REQUIRED TASK 1 ▸ Can you copy the passage from the softdog watchdog thread starting with "Since commit 4cd13c21b207" and going on through "timers with hrtimers."?
REQUIRED TASK 2 ▸ Can you carry on the softdog watchdog thread from where it stops?

DOCUMENT SEGMENT ▸
===============

Re: watchdog: softdog: fire watchdog even if softirqs do not get to run

From: Guenter Roeck
Date: Mon Feb 27 2017 - 09:33:30 EST


On 02/27/2017 04:58 AM, Niklas Cassel wrote:
On 02/27/2017 05:04 AM, Guenter Roeck wrote:
On Fri, Feb 17, 2017 at 07:25:02PM +0100, Niklas Cassel wrote:
From: Niklas Cassel <niklas.cassel@xxxxxxxx>

Checking for timer expiration is done from the softirq TIMER_SOFTIRQ.

Since commit 4cd13c21b207 ("softirq: Let ksoftirqd do its job"),
pending softirqs are no longer always handled immediately, instead,
if there are pending softirqs, and ksoftirqd is in state TASK_RUNNING,
the handling of the softirqs are deferred, and are instead supposed
to be handled by ksoftirqd, when ksoftirqd gets scheduled.

If a user space process with a real-time policy starts to misbehave
by never relinquishing the CPU while ksoftirqd is in state TASK_RUNNING,
what will happen is that all softirqs will get deferred, while ksoftirqd,
which is supposed to handle the deferred softirqs, will never get to run.

To make sure that the watchdog is able to fire even when we do not get
to run softirqs, replace the timers with hrtimers.

===============

ENTRIES SUPPLIED ▸
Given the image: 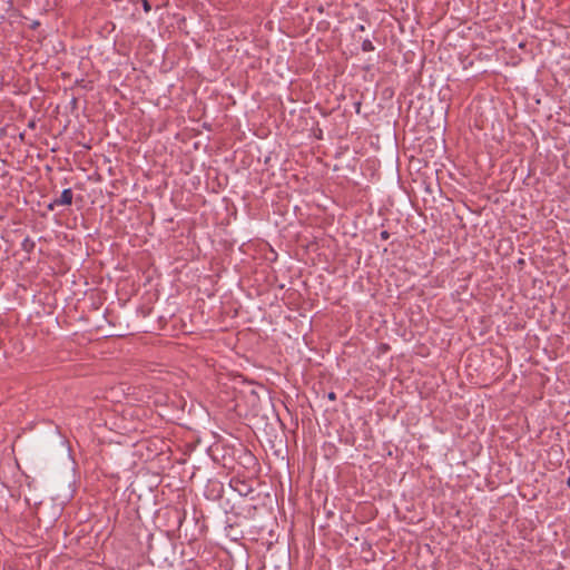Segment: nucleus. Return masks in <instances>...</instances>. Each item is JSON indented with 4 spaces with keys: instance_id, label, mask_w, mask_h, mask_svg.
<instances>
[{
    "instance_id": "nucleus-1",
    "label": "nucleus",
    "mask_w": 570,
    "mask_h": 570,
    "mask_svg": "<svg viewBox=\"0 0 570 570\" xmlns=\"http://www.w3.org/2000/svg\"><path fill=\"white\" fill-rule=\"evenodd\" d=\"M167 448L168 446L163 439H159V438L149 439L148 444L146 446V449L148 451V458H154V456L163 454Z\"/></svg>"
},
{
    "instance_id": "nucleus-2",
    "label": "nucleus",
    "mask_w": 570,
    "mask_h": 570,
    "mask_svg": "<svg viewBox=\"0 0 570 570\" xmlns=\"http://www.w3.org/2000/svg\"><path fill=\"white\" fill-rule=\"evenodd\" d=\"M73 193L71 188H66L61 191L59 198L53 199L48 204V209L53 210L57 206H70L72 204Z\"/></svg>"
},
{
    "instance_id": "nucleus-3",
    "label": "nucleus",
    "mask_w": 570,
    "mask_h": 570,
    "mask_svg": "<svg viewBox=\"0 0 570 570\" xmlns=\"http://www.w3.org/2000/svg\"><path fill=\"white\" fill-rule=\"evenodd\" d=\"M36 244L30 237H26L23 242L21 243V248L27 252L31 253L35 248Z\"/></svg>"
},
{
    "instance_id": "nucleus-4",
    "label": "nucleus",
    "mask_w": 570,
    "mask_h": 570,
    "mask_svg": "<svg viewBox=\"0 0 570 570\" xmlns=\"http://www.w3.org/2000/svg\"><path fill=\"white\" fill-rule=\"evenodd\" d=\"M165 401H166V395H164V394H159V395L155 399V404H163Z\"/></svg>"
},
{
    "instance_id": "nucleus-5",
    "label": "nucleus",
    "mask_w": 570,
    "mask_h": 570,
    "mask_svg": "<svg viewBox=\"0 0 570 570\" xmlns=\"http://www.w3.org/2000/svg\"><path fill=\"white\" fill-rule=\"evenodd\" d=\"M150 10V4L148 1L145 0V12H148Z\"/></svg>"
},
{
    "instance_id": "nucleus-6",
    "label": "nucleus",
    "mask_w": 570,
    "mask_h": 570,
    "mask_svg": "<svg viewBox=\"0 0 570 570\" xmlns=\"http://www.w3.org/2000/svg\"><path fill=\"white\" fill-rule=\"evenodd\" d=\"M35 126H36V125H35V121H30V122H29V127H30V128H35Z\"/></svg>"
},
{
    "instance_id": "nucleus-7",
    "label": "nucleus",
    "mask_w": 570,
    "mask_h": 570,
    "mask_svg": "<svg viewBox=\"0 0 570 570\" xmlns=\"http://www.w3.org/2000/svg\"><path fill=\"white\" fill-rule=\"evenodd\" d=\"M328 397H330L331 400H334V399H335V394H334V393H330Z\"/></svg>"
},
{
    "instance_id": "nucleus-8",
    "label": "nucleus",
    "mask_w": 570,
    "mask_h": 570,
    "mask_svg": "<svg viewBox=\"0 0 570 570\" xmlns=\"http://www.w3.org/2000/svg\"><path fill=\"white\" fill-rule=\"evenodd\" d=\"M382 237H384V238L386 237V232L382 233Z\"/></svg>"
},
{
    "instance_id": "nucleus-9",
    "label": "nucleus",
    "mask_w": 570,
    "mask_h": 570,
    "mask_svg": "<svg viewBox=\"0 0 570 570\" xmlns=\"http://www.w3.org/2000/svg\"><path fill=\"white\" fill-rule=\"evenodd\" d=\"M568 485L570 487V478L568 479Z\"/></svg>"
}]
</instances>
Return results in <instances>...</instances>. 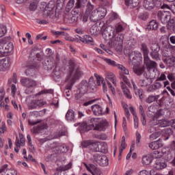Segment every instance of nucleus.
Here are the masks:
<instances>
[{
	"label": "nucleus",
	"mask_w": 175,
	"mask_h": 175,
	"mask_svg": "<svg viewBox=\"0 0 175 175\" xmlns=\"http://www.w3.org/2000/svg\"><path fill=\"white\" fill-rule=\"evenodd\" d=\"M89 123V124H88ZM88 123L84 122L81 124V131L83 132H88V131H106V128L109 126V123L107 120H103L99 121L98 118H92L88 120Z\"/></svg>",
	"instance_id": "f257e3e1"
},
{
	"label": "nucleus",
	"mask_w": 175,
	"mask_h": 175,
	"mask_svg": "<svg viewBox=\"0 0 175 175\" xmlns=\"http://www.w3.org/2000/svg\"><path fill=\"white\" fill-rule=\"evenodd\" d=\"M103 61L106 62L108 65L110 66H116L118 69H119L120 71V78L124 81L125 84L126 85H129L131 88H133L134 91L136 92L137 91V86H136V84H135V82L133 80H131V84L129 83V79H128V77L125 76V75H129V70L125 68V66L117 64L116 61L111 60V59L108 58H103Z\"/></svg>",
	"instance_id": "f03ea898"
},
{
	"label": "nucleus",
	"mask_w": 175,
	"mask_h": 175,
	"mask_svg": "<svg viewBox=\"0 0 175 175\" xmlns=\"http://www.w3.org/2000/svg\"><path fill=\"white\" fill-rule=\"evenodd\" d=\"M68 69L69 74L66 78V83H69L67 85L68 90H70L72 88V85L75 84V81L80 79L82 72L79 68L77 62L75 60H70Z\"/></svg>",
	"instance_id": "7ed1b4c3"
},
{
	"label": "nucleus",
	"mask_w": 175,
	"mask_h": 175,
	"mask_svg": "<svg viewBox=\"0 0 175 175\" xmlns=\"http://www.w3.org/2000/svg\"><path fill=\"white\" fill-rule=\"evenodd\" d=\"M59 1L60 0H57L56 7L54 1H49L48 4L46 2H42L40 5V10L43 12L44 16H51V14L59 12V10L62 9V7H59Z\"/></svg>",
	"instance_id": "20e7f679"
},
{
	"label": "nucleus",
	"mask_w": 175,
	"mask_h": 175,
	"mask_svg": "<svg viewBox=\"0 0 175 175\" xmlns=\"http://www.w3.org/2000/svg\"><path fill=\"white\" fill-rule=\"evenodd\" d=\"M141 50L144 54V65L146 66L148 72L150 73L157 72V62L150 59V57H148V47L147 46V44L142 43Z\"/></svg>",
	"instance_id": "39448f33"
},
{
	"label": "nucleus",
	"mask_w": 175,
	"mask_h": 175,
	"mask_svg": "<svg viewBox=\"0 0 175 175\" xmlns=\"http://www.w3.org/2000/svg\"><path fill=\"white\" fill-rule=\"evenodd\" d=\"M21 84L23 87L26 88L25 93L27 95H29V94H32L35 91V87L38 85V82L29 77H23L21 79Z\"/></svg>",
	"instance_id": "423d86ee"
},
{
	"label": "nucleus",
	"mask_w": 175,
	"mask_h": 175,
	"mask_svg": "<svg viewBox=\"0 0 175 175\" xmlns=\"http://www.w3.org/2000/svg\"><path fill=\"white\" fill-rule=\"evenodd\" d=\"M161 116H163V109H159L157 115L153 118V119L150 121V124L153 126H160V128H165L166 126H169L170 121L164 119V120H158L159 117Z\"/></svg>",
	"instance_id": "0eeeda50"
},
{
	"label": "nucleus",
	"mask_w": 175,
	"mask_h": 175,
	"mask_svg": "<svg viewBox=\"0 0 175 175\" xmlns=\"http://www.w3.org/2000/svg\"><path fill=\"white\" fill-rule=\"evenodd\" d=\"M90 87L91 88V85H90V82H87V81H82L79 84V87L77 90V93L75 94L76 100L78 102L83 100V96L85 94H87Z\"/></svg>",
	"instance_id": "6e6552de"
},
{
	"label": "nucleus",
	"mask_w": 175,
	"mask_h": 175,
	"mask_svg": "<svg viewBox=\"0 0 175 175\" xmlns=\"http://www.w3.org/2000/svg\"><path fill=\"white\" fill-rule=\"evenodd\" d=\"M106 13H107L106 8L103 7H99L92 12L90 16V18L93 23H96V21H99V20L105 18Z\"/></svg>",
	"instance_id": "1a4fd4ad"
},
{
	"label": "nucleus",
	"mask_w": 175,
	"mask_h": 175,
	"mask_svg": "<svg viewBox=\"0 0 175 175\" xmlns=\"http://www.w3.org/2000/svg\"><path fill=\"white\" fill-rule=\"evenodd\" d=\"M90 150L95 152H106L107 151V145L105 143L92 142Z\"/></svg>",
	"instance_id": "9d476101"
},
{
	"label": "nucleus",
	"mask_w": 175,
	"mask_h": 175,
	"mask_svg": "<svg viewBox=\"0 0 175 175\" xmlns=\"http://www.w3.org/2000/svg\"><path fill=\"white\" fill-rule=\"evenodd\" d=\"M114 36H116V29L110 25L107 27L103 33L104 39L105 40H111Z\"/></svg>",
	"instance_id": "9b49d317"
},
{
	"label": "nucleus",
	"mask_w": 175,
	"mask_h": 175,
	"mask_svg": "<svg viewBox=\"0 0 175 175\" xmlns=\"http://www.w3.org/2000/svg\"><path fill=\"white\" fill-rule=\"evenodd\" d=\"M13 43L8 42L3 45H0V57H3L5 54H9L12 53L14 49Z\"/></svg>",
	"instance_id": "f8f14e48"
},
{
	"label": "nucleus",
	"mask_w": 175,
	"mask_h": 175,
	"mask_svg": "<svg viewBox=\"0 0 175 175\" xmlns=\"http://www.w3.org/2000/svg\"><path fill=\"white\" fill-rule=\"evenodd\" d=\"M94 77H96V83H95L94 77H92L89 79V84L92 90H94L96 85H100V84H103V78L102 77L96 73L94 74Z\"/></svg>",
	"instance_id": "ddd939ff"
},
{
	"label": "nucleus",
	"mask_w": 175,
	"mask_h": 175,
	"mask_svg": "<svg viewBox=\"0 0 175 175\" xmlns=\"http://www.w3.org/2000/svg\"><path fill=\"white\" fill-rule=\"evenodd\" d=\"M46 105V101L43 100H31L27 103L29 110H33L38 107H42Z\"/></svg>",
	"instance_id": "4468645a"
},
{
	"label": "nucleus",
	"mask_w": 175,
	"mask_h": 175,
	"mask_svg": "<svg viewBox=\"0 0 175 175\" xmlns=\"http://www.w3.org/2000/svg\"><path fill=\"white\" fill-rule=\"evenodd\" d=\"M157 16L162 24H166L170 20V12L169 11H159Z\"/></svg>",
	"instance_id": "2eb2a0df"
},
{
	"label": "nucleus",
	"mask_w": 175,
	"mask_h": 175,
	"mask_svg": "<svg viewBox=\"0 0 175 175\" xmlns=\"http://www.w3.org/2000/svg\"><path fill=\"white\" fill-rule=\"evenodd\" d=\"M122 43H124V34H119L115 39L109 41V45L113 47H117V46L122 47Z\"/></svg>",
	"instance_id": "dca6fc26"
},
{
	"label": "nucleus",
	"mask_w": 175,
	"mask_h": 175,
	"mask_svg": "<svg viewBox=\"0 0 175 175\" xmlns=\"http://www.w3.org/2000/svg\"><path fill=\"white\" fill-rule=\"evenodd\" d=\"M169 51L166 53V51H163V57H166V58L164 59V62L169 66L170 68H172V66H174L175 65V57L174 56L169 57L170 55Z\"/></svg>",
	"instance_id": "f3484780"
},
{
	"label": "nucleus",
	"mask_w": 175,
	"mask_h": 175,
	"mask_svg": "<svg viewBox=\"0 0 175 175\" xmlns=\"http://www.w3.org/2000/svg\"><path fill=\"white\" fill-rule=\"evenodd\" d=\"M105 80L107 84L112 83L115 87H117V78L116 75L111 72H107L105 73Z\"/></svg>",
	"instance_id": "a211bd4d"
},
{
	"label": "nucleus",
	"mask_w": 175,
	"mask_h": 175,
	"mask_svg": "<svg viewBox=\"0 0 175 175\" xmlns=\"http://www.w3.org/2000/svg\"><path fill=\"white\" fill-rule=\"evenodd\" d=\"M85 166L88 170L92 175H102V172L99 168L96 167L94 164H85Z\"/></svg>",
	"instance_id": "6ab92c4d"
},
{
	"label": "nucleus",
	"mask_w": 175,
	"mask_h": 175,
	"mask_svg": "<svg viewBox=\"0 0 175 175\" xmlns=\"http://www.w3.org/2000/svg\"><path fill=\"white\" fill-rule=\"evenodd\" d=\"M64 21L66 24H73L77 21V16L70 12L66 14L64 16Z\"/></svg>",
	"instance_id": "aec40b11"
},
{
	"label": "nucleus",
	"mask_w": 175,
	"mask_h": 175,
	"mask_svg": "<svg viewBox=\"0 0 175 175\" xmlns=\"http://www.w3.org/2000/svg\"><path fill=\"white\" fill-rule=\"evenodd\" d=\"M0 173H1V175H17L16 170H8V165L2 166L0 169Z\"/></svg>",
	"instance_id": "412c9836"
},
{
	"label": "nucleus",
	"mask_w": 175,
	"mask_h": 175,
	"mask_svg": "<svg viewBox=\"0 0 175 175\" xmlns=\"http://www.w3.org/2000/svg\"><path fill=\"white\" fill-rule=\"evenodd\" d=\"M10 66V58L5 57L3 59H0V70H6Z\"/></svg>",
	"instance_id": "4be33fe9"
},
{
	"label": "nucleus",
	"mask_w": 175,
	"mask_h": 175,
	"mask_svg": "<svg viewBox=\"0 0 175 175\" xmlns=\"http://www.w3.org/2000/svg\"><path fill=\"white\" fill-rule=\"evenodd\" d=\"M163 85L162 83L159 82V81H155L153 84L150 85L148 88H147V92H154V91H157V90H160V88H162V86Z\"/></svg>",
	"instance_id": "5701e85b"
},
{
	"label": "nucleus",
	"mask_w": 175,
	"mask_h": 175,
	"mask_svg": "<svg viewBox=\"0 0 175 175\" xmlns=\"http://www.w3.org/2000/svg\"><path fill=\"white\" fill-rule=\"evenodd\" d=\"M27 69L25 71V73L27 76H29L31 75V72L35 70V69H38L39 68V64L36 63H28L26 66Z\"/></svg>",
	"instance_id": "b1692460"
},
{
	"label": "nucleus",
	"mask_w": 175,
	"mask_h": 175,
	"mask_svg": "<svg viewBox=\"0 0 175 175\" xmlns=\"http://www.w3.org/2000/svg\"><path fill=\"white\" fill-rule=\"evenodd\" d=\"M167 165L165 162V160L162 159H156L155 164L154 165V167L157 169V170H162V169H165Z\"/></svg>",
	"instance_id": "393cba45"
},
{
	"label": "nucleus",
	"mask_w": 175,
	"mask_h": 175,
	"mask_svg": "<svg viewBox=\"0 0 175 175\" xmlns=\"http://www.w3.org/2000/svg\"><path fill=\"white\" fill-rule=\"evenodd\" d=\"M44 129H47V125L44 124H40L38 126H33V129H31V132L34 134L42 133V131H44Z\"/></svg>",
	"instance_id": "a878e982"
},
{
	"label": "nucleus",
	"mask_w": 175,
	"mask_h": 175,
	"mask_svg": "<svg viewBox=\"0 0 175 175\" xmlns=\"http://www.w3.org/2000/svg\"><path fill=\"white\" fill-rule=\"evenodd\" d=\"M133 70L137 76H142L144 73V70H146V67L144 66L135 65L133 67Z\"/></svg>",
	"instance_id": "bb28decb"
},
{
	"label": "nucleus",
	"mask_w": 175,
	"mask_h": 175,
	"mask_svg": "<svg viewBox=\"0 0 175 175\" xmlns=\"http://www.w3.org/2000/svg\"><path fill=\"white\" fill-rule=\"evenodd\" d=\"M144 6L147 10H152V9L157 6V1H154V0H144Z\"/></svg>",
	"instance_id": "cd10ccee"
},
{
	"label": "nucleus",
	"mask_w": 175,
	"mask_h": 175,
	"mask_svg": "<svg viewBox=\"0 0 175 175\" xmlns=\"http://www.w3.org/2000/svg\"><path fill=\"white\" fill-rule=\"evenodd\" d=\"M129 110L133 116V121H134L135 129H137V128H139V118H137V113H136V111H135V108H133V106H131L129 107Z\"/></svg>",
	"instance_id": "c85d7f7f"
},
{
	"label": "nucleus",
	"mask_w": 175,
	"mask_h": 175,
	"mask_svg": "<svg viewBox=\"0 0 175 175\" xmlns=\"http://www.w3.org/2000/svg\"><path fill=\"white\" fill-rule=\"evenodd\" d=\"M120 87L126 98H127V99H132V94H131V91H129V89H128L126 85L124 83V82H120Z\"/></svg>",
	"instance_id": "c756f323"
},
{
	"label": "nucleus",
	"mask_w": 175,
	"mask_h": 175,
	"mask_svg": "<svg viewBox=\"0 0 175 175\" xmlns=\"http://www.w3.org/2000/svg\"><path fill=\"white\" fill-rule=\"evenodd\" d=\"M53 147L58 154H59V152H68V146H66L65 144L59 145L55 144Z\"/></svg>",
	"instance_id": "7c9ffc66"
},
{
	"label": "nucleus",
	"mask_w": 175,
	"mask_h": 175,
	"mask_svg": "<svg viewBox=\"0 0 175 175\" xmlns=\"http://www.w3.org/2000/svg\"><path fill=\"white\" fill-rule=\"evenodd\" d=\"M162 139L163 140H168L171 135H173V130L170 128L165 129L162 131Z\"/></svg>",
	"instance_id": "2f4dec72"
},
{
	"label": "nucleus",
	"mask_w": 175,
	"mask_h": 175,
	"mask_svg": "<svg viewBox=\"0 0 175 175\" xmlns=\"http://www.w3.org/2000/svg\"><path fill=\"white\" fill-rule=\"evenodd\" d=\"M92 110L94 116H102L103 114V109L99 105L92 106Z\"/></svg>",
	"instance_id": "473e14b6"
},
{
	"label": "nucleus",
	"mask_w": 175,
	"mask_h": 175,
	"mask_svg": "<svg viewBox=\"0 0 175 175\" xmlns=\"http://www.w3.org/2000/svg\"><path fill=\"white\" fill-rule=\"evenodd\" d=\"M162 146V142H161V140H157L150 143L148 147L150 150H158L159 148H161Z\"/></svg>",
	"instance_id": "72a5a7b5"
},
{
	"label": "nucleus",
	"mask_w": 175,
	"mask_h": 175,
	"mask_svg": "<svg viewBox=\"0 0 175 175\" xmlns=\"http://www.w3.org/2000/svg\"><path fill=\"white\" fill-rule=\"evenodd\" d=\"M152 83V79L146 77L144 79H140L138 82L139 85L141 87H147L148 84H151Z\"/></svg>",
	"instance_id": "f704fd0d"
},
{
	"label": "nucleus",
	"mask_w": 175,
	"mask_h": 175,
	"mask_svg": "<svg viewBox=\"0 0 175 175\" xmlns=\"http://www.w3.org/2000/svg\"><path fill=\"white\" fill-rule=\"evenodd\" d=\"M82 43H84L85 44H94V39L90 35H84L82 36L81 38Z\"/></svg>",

===============

EXERCISE ANSWER 1 ▸
Since commit 4cd13c21b207 ("softirq: Let ksoftirqd do its job"),
pending softirqs are no longer always handled immediately, instead,
if there are pending softirqs, and ksoftirqd is in state TASK_RUNNING,
the handling of the softirqs are deferred, and are instead supposed
to be handled by ksoftirqd, when ksoftirqd gets scheduled.

If a user space process with a real-time policy starts to misbehave
by never relinquishing the CPU while ksoftirqd is in state TASK_RUNNING,
what will happen is that all softirqs will get deferred, while ksoftirqd,
which is supposed to handle the deferred softirqs, will never get to run.

To make sure that the watchdog is able to fire even when we do not get
to run softirqs, replace the timers with hrtimers.

EXERCISE ANSWER 2 ▸
Signed-off-by: Niklas Cassel <niklas.cassel@xxxxxxxx>
Reviewed-by: Guenter Roeck <linux@xxxxxxxxxxxx>
Niklas,

Please rebase onto current mainline, test, and resubmit.

I've sent out a v2 now :)

Although, I thought that it was a bit weird that the conflicting patch
was in Linus tree but is not in next-20170227.

It was in the watchdog-next branch of my repository at kernel.org,
which is not in -next. I'll have to sort that out with Wim at some point.

I'm not sure if you are the web master for www.linux-watchdog.org,
but their cgit seems to be broken:
http://www.linux-watchdog.org/cgi-bin/gitweb.cgi?p=linux-watchdog.git;a=summary
http://www.linux-watchdog.org/cgi-bin/gitweb.cgi?p=linux-watchdog-next.git;a=summary

Wim knows about it, and plans to replace the server.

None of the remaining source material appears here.